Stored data
Content starts

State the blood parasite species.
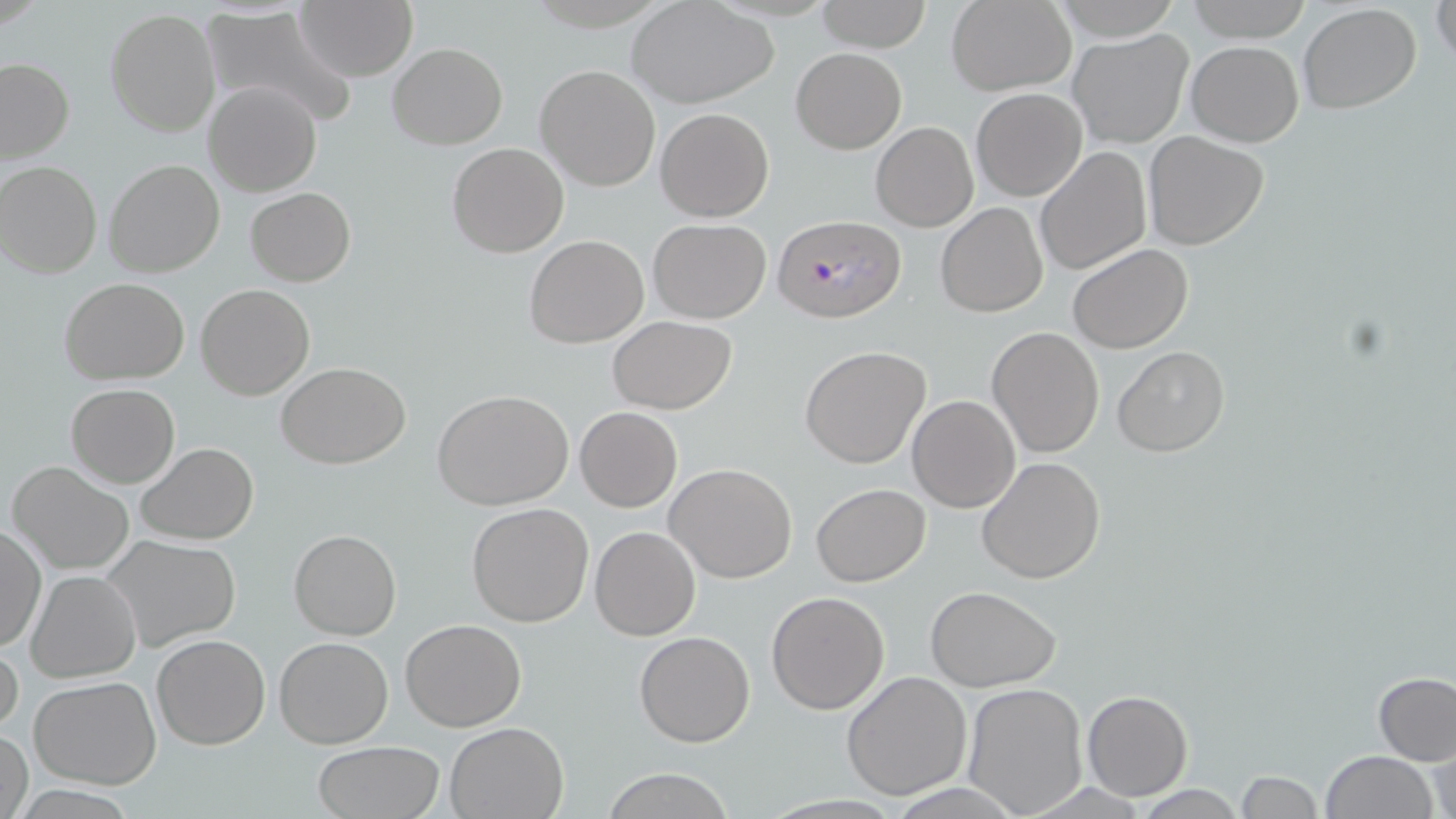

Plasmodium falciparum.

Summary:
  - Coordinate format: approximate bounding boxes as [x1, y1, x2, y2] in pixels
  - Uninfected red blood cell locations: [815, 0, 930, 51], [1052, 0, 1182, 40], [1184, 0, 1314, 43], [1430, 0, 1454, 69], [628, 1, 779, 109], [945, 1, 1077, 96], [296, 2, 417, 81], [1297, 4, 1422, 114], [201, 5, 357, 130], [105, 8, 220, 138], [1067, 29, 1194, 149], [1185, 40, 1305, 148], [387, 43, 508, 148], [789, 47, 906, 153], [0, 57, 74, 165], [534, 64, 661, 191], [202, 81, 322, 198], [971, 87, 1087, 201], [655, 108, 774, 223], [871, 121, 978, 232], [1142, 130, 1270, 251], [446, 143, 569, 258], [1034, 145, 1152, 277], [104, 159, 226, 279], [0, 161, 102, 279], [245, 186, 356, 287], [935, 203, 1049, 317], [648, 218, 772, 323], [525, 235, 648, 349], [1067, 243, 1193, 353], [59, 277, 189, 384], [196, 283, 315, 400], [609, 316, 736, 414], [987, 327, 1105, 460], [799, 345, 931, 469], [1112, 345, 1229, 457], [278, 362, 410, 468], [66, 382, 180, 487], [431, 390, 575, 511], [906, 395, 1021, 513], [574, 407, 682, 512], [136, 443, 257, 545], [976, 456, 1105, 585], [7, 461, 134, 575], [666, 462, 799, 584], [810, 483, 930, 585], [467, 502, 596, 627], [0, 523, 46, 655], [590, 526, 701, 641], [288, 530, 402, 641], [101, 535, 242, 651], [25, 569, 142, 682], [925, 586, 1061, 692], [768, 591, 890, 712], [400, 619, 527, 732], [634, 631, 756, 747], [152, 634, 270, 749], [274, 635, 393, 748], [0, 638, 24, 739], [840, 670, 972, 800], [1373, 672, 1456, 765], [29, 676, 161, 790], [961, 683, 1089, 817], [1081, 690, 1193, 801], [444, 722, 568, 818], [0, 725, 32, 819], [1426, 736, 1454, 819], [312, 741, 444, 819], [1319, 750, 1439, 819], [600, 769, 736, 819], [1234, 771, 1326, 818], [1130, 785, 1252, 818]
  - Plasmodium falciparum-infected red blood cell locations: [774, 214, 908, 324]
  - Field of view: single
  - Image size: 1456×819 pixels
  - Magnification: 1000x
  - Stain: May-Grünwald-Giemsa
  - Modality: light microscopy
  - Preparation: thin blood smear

Content ends

■ Task ■
Give exactly, and nothing besides, the lines from the one in which "- Modality: light microscopy" occurs through the end of the records.

■ Answer ■
  - Modality: light microscopy
  - Preparation: thin blood smear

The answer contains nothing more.